|Posted by M. Gene Shantz on December 29, 2015 at 6:45 PM||comments (47)|
Recently during an engagement, I encountered Linux Unified Key Setup (LUKS), a partition encryption method used in various versions of Linux. Some companies require PGP full disk encryption for their Windows workstations and LUKS is the Linux alternative to maintaining the company encryption policies for those that allow Linux workstations.
This Blog is not to tell you how LUKS works but to explain the way to deal with it should you come across it during an engagement. Additionally, I owe thanks to Tom Millar, Lance Mueller for their insight and assistance and Carlos Cajigas who’s blog at http://mashthatkey.blogspot.com/ was a huge help in combining the Linux command lines used in this presentation.
First, let’s look at two images in FTK imager and see how the volumes are laid out. The 320GB drive is the PGP volume and the Toshiba is the LUKS volume.
Because PGP is a full disk encryption system, PGP can quickly be identified in physical sector zero with a header of ëH.PGPGUARD in the first 11 bytes.
The LUKS volume on the other hand is slightly different because it is a partition encryption system. In this example the first volume is the Linux 1GB boot volume and is not encrypted, but the second volume, the main Linux OS volume, is encrypted. The location of the LUKS header, “LUKSº¾..aes”, is located in first 11 bytes of logical sector zero of the second volume.
At the time of this writing, I was using DEFT 8 as a Linux forensics tower and when I connected the write blocked physical drive to the tower via firewire, DEFT 8 identified the two volumes flagging the LUKS volume as encrypted.
What was interesting was, while DEFT 8 identified the volume as encrypted, it could not decrypt it right away even though I had a password. I learned that I needed to install the Cryptsetup for it to work. For some reason the installation package of the DEFT 8 version I was using had either a corrupted Cryptsetup program or did not have one at all. Once I obtained it, I had no issue decrypting the drive by simply mounting the volume in the file manager and entering the password when prompted and then following it with my systems password.
One point of interest though; the DEFT 8 live boot CD did not have any issues accessing the volume. I boot a laptop to the DEFT 8 live boot CD and connected the drive through a write blocker and was able to immediately mount and decrypt the volume for imaging.
While this was a nice easy way to access the encrypted volume it does not give you access to the swap volume that is included inside the encrypted volume. To access the swap volume we need to take a different approach.
For this explanation we will mount a RAW image of the same physical drive rather than using the physical disk through a write blocker.
Since I do not consider myself a Linux buff and will likely have to refer to this blog in the future, I’m going to walk through the process step by step.
Because we are working with a RAW image we can simply look at the partitions on the image to determine size and location. We can do this in one of 2 ways.
One way is to use the fdisk command.
sudo fdisk –l [image path and name]
Or we can use the mmls command
sudo mmls –aB [image path and name]
-a: Show allocated volumes and -B: print the rounded length in bytes
Note there are two partitions both with Linux systems. The first partition starts at sector 2048 and ends at 2050047. The second partition is the likely LUKS volume and it starts at sector 2050048. This information is needed as we progress through the remaining steps.
Next, we need to caculate the start of the second partition in bytes by multiplying 2050048 by 512, the sector size, and we get 1049624576 bytes.

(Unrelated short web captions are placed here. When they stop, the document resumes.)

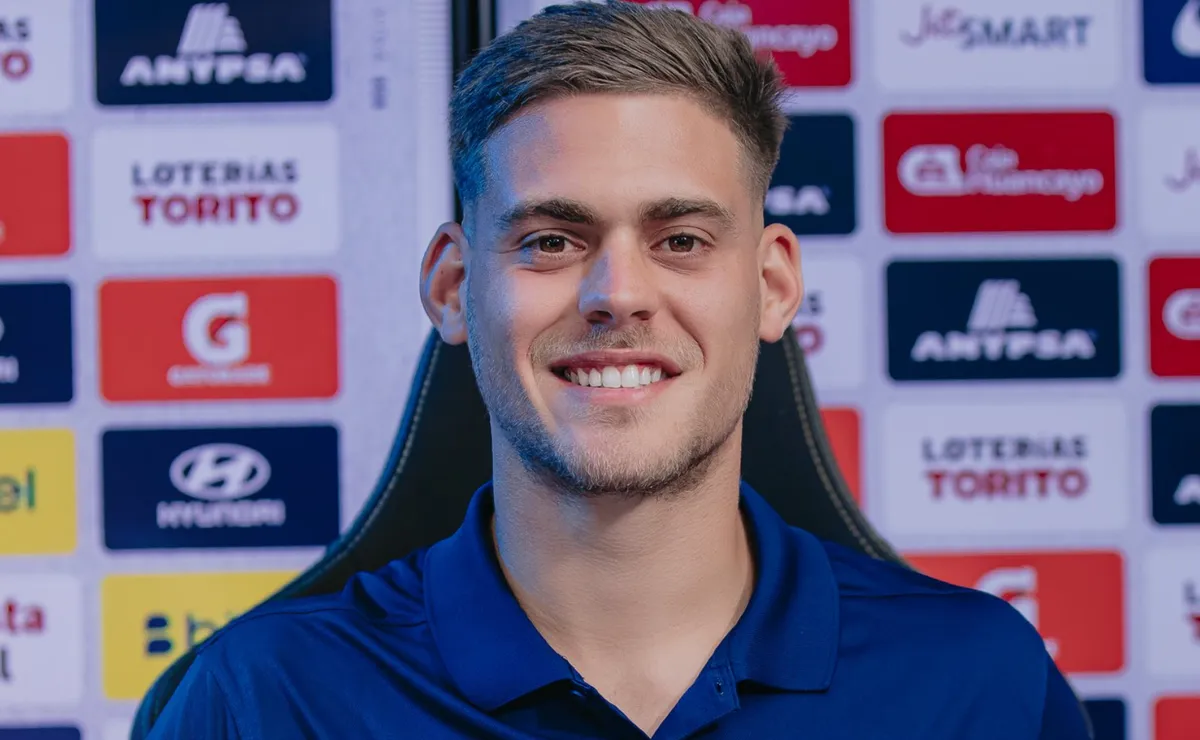River embolsará dinero por la venta de Girotti.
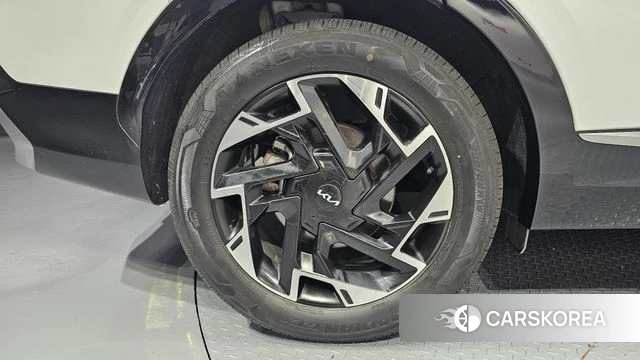 Kia Sportage 5th Generation id 4414958 из Кореи 25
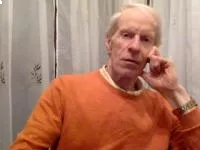 Helfer Andreas aus Berlin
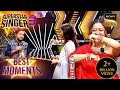 Superstar singer s3  pawandeep   fan    special performance  best moments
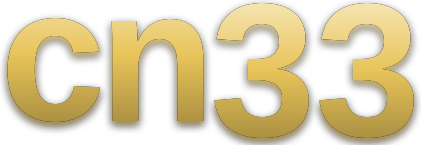 cn33 logo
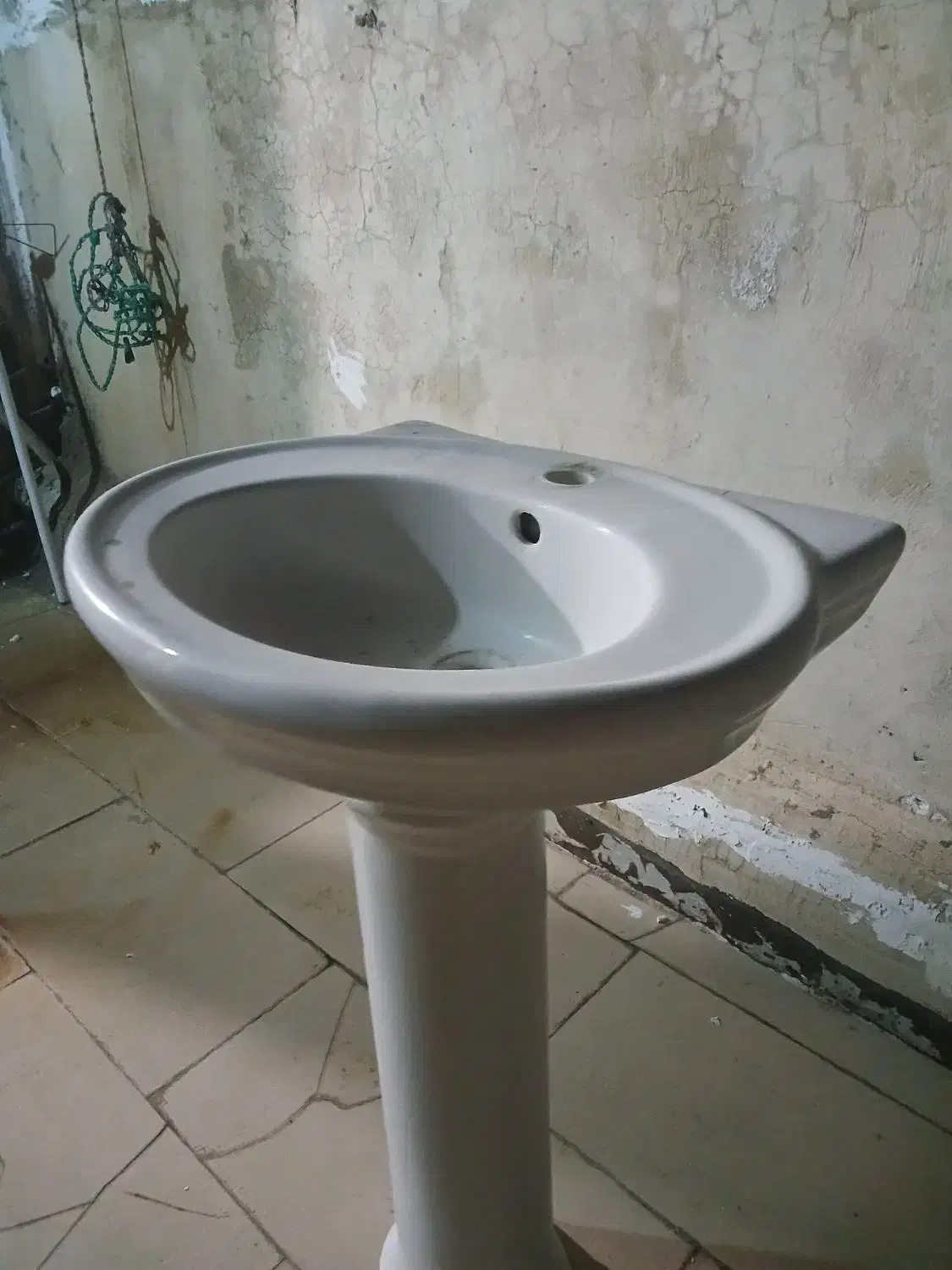 روشویی وکمد|لوازم سرویس بهداشتی|زنجان, |دیوار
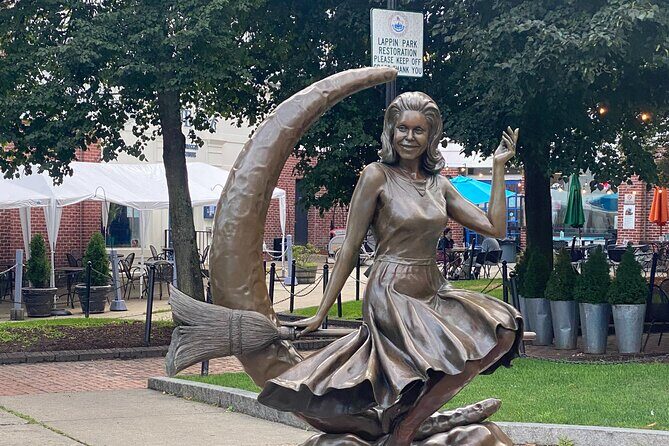 Salem Witch Tour - Final Thoughts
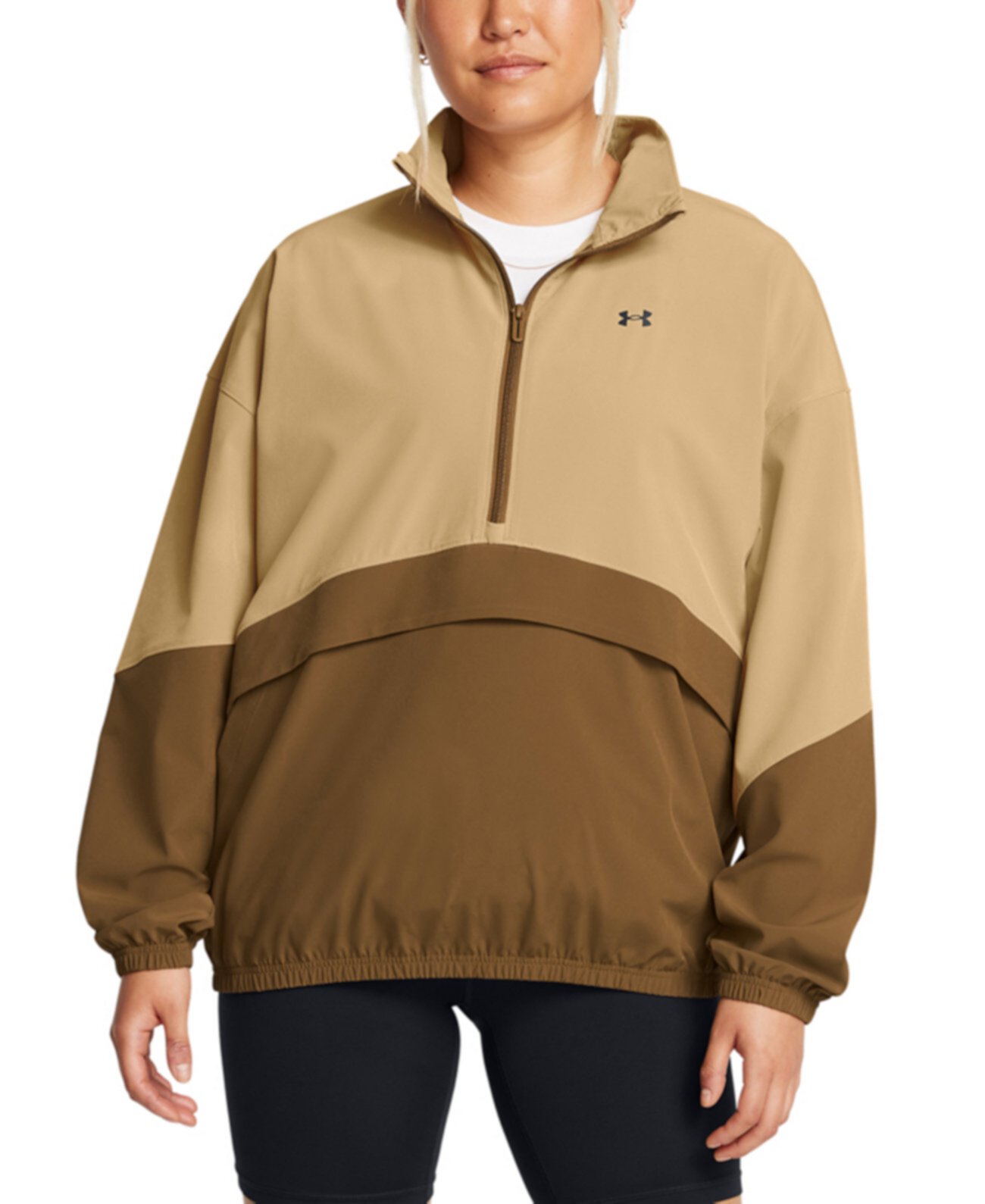 Женская Ветровка и легкие куртки Under Armour Anorak Under Armour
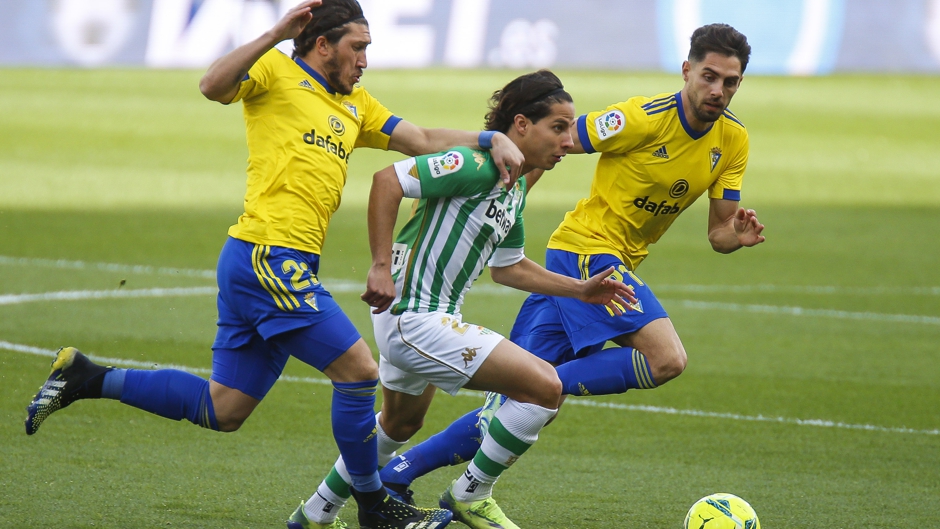 Betis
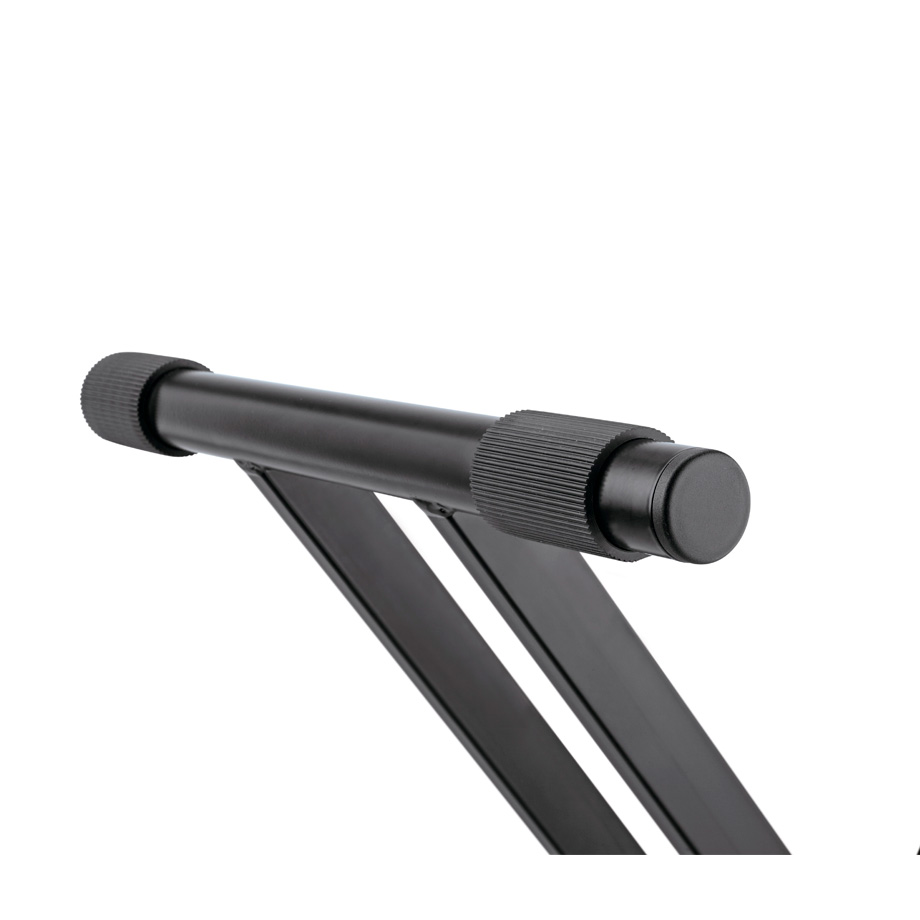 Фото №2 Стойка для клавишных König & Meyer 18990 Keyboard stand »Rick«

Now, using the losetup command we will determine the next available loop device so we can mount the encrypted volume and map the logic volumes inside it.
sudo losetup -f tells us the next available loop device is /dev//loop0
Now we mount the volume with:
sudo losetup –r –o 1049624576 /dev/loop0 [path and name].img
-r is read only –o is offset in bytes
If you get your prompt back with no errors then we will confirm there is a LUKS volume mounted at loop0 with:
sudo cryptsetup luksUUID /dev/loop0
Then we will decrypt the volume with:
sudo cryptsetup luksOpen /dev/loop0 decrypted
After entering the decryption password you should get your command prompt back.
What this has effectively done is decrypted the volume and ported the decrypted data to a mount point in the /dev/mapper location.
So now we can see what is there by taking a closer look at the decrypted file in /dev/mapper and we should see the decrypted logical volume manager with the GUID.
Now we can list out the mapped volumes and see the swap volume which can now be easily accessed to copy out or imaged for further analysis.
From this point you can change directories and create images of the volume with your favorite tool.